You just have to stop pretending you can have everything at once with $400k of loans and a modest salary. That’s where the anxiety is coming from: the fantasy colliding with the math.
| Step | Description |
|---|---|
| Step 1 | Modest Specialty with Loans and Kids |
| Step 2 | Refinance and Aggressive Payoff |
| Step 3 | PSLF + IDR Plan |
| Step 4 | Long Term IDR and Forgiveness |
| Step 5 | Lower Lifestyle First 5 to 10 Years |
| Step 6 | Nonprofit or Academic Jobs |
| Step 7 | Plan for Tax Bomb Savings |
| Step 8 | Primary Goal |
FAQs (The Stuff You’re Probably Still Spiraling About)
1. If I have $400k+ in loans and choose pediatrics/family, am I basically financially doomed?
No, but you’re also not buying a McMansion at 32 without consequences. With IDR and/or PSLF, you can absolutely have a stable life, save for retirement, and raise kids. It will feel tight for a while, especially with childcare. The key difference between “doomed” and “okay” isn’t your specialty—it’s whether you pick a sustainable repayment strategy and avoid massive lifestyle inflation early on.
2. Is it irresponsible to have kids when I’m this deep in debt?

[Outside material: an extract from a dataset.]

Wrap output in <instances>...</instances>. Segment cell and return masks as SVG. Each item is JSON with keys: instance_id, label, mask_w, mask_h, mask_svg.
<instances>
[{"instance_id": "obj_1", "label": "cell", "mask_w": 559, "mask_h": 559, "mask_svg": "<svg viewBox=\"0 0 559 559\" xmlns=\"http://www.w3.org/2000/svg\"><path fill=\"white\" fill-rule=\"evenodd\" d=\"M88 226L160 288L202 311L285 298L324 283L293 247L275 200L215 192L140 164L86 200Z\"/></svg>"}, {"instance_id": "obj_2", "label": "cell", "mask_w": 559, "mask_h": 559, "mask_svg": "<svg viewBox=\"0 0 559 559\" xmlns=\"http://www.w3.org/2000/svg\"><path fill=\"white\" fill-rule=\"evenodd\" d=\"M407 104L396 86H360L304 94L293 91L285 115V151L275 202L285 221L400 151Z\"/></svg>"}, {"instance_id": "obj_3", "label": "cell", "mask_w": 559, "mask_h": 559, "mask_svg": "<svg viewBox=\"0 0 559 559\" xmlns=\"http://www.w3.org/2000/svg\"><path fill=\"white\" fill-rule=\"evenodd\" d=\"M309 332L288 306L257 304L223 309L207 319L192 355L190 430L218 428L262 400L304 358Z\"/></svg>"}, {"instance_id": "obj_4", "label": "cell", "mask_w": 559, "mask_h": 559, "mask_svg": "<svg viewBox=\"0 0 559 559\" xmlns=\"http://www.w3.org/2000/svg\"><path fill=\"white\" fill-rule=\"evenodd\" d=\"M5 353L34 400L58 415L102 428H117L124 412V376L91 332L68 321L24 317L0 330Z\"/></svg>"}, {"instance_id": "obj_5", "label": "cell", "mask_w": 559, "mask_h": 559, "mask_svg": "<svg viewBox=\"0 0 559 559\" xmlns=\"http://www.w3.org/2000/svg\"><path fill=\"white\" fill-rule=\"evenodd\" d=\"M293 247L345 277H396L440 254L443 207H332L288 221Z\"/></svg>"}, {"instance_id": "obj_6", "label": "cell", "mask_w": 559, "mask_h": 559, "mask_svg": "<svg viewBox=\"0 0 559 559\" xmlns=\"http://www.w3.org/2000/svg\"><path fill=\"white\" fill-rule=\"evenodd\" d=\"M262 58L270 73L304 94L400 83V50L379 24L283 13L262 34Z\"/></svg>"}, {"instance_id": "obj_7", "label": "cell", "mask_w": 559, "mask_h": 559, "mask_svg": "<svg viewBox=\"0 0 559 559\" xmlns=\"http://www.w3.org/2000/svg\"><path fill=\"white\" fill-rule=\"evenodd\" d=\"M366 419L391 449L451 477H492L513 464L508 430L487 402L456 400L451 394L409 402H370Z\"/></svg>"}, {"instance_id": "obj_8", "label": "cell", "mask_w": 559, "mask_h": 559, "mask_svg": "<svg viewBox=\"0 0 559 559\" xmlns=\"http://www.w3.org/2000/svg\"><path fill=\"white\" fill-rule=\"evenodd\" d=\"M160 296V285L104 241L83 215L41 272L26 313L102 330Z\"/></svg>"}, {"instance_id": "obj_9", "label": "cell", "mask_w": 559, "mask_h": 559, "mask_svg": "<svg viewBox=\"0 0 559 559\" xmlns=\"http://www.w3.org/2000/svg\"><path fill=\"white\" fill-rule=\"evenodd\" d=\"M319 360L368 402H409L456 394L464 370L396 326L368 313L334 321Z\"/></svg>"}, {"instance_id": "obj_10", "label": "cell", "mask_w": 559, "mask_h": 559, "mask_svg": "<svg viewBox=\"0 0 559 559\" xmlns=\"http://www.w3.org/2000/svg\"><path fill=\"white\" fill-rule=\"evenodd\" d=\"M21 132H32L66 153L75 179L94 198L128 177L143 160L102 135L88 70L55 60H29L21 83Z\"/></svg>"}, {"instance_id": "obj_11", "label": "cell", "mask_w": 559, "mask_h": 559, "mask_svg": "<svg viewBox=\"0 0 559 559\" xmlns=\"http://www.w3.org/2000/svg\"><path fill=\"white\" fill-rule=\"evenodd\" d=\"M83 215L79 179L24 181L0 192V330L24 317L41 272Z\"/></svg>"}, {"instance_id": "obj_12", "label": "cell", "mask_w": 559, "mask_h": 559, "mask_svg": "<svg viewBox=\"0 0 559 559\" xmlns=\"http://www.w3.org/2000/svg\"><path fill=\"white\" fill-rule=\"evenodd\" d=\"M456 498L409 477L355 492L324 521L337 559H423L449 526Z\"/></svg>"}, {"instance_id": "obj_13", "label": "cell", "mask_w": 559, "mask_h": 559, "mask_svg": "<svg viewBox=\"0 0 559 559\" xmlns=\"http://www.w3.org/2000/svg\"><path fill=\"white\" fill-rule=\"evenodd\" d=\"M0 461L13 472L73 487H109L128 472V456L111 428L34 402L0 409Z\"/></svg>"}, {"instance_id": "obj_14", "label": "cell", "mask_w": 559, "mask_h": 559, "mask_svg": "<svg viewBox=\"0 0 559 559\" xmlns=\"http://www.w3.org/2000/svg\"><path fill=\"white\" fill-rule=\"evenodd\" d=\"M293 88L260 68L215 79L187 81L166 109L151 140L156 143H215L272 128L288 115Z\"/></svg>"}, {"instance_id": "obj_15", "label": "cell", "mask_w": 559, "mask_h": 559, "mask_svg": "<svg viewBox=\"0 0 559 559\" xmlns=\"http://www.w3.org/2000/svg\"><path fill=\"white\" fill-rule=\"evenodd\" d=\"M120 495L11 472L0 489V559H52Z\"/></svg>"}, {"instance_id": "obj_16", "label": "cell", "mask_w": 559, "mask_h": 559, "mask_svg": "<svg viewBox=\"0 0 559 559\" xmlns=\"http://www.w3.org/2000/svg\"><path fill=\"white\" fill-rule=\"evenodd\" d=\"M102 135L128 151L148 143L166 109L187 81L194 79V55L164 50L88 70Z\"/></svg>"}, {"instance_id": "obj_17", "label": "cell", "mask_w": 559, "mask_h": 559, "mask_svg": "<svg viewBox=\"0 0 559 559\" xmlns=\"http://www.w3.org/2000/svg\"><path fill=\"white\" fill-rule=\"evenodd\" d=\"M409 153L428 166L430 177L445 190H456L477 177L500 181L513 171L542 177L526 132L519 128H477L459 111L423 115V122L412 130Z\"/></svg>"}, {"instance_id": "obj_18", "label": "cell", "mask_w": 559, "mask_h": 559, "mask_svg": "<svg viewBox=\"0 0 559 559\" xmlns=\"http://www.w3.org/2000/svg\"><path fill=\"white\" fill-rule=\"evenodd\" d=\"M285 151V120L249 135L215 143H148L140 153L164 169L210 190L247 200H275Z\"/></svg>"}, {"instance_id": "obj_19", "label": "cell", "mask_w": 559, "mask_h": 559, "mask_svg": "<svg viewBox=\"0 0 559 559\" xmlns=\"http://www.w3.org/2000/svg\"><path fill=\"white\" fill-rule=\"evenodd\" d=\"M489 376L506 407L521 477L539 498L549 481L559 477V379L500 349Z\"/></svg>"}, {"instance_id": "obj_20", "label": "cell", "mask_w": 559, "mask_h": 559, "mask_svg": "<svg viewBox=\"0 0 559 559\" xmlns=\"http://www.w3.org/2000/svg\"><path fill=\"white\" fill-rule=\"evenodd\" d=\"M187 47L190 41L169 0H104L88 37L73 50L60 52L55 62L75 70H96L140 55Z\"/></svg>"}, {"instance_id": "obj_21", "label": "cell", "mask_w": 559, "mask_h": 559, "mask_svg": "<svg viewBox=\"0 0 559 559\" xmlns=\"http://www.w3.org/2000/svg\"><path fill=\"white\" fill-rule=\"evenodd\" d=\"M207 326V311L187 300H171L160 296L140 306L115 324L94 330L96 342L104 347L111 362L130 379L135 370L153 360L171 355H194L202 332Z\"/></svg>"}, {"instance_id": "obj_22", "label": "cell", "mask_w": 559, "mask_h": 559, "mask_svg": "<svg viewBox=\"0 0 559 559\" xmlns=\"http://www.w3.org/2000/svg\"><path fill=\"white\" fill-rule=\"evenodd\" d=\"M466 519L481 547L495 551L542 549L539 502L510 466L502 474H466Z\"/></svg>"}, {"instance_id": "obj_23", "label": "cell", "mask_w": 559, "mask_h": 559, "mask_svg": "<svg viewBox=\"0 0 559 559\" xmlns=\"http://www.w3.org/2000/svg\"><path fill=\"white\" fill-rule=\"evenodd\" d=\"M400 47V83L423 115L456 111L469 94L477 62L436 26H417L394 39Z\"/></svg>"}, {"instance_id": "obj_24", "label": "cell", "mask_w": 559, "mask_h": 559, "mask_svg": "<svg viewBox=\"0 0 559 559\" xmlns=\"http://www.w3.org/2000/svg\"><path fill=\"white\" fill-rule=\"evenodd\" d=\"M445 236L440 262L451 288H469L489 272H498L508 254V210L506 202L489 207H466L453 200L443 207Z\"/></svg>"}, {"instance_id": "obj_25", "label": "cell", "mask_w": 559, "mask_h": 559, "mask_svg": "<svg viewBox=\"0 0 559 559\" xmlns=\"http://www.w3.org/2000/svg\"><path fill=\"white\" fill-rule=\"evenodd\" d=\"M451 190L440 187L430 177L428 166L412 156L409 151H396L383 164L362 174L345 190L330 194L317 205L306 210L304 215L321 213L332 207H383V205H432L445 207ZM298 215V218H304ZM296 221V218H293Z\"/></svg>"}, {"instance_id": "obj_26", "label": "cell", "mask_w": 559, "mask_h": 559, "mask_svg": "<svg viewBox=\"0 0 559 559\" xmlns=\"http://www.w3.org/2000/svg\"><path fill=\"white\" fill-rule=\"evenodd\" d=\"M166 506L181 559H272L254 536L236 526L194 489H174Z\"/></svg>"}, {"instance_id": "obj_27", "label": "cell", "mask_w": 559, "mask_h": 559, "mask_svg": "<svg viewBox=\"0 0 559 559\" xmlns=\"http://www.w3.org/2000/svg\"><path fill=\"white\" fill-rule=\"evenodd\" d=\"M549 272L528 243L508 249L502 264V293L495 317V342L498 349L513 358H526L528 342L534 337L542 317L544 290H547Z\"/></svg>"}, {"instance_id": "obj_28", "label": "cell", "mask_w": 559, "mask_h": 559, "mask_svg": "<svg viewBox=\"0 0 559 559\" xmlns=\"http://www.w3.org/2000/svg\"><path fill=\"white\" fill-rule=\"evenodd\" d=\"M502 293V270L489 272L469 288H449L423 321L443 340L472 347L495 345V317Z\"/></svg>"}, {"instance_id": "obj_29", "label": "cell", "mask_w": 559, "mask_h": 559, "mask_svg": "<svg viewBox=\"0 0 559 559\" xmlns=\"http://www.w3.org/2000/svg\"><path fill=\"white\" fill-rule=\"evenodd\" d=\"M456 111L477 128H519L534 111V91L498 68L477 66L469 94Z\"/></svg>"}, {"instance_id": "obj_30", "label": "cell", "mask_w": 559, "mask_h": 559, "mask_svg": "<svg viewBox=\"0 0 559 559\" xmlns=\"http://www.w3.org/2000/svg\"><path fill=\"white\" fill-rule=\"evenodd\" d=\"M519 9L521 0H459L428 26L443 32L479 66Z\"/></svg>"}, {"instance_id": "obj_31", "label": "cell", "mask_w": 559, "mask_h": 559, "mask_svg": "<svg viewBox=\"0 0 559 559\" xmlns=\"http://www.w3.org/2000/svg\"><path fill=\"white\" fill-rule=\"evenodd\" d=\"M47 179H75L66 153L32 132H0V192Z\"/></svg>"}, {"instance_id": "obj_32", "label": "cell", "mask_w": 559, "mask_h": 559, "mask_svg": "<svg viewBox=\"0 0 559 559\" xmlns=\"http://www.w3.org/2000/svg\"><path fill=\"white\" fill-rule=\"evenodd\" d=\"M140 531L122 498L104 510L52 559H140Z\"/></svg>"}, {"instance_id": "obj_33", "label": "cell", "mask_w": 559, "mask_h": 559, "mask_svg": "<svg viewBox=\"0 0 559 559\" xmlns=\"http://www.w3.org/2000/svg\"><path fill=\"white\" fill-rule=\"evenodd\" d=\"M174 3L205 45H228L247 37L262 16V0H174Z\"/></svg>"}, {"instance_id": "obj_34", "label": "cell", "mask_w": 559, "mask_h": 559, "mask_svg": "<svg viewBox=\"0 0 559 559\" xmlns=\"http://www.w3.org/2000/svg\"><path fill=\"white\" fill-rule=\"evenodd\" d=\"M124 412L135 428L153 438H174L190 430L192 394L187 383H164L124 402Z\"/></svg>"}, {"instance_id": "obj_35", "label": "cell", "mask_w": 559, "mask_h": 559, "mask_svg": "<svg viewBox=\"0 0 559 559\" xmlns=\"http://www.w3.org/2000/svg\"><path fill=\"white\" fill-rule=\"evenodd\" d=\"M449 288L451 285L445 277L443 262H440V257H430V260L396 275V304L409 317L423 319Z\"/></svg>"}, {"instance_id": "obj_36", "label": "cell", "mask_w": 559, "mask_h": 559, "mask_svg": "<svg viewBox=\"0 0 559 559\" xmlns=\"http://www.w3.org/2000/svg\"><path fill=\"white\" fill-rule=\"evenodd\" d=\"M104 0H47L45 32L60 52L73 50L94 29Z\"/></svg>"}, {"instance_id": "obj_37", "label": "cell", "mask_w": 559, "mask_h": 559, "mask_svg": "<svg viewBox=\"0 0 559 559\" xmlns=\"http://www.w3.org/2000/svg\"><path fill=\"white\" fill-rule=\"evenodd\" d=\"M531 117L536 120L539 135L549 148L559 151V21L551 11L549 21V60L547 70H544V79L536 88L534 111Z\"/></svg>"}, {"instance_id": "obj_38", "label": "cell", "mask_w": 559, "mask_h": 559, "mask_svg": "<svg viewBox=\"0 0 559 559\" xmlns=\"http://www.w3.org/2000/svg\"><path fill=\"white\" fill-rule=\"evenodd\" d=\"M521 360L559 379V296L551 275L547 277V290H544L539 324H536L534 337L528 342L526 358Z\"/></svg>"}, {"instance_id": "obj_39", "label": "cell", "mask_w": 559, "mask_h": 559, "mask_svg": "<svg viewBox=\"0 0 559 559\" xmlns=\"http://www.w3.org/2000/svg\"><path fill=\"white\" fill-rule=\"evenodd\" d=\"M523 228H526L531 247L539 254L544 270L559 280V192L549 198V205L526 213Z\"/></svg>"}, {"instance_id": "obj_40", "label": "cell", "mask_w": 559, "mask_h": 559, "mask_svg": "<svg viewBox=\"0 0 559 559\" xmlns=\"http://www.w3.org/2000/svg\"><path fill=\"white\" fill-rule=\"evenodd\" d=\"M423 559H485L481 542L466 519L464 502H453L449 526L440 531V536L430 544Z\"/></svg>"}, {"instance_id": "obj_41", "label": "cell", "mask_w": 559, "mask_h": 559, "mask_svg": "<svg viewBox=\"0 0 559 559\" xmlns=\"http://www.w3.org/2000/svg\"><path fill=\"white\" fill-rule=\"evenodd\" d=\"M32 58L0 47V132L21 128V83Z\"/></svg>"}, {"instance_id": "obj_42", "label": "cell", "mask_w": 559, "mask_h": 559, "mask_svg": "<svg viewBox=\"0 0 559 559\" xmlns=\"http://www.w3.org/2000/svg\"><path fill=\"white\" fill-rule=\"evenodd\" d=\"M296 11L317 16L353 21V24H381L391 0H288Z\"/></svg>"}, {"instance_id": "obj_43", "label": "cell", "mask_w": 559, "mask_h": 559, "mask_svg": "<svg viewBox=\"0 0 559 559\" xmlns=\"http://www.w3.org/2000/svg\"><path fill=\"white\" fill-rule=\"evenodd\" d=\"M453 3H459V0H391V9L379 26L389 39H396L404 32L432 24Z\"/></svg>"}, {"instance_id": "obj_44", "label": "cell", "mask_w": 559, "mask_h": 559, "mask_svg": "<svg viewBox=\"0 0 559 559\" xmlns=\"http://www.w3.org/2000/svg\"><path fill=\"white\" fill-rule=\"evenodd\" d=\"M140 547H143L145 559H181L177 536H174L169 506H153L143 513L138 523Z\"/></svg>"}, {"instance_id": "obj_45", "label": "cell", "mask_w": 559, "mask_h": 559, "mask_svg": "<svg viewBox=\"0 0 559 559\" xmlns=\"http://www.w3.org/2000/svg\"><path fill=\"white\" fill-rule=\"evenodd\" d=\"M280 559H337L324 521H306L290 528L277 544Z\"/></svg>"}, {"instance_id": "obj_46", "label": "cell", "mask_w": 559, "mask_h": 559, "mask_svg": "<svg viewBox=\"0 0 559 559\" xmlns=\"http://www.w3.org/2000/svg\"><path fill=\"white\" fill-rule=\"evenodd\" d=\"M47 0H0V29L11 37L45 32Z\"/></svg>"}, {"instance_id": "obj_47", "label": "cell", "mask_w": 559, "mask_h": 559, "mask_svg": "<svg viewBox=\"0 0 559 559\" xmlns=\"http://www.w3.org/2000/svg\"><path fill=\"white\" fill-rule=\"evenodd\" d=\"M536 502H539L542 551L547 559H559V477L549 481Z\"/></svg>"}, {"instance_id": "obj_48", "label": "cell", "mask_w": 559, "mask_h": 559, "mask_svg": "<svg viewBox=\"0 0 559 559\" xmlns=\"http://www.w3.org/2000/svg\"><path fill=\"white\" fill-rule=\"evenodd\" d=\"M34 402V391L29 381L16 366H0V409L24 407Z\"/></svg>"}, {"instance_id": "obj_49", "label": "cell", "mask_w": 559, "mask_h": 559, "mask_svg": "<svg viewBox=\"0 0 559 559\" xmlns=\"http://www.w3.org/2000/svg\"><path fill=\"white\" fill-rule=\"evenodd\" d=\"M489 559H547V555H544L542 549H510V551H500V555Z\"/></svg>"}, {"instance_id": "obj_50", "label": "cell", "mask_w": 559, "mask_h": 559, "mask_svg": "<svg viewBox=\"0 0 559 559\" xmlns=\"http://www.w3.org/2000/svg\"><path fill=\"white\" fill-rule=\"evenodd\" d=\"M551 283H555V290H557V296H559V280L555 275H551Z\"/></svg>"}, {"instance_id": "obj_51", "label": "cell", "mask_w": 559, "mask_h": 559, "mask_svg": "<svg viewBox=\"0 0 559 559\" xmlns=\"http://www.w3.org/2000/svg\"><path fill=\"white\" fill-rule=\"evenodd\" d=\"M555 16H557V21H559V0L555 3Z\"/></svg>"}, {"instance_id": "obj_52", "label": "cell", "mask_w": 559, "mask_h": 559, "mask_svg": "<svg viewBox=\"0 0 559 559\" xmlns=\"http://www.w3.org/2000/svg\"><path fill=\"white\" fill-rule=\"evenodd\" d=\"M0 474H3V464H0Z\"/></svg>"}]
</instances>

No. People with far less stable income and far less earning potential have kids every day. What would be irresponsible is pretending the costs don’t matter. If you want kids, you’ll need to be brutally realistic about housing, childcare, and your loan plan. That might mean delaying certain luxuries, moving to a more affordable area, or saying no to some things your peers say yes to. That’s not moral failure. That’s prioritizing your family.
3. Should I change specialties just for money?
Only if you can honestly see yourself doing that higher-paying specialty without burning out or resenting your life. Switching from pediatrics you love to ortho you hate purely for cash is a long-term misery strategy. A better way to think about it: if you’re on the fence between two fields and one pays dramatically more, then yes, that should factor in. But don’t force yourself into something that doesn’t fit you just to chase a number. A miserable $500k/year doc is not “more successful” than a content $250k/year doc with a sane life.
4. Is PSLF actually safe to rely on, or am I going to get screwed by policy changes?
Could the rules change? Sure. Governments do dumb things. But people have already successfully gotten PSLF forgiven under current rules, and there’d likely be grandfathering for existing borrowers if major changes happened. Is it 100% guaranteed? Nothing is. But it’s not some fantasy unicorn anymore, it’s a functioning program. If PSLF makes or breaks your plan, document everything: qualifying employer, qualifying payments, annual recertification. Have a backup idea (like saving a bit extra) for your own peace of mind.
5. Will I ever feel “ahead,” or is it just survival forever?
You will not feel ahead early. That’s the ugly part. The first 5–7 years out of med school, especially with kids, will feel like catch-up mode. But at some point—after daycare ends, after you’ve got a handle on loan strategy, after your salary stabilizes—you’ll notice two things: your non-physician friends are still fighting for raises and job security, and you have a stable, relatively high income. You might not feel rich, but you’ll feel… steady. And after years of anxiety, that actually feels pretty close to luxury.
Key points:
- Yes, you can have loans, kids, and a modest specialty and still reach real financial security—but not the flashy version of “doctor rich” you see online.
- Your outcome depends way more on loan strategy, location, and lifestyle choices in your first 5–10 attending years than on whether you picked family med vs. psych vs. peds.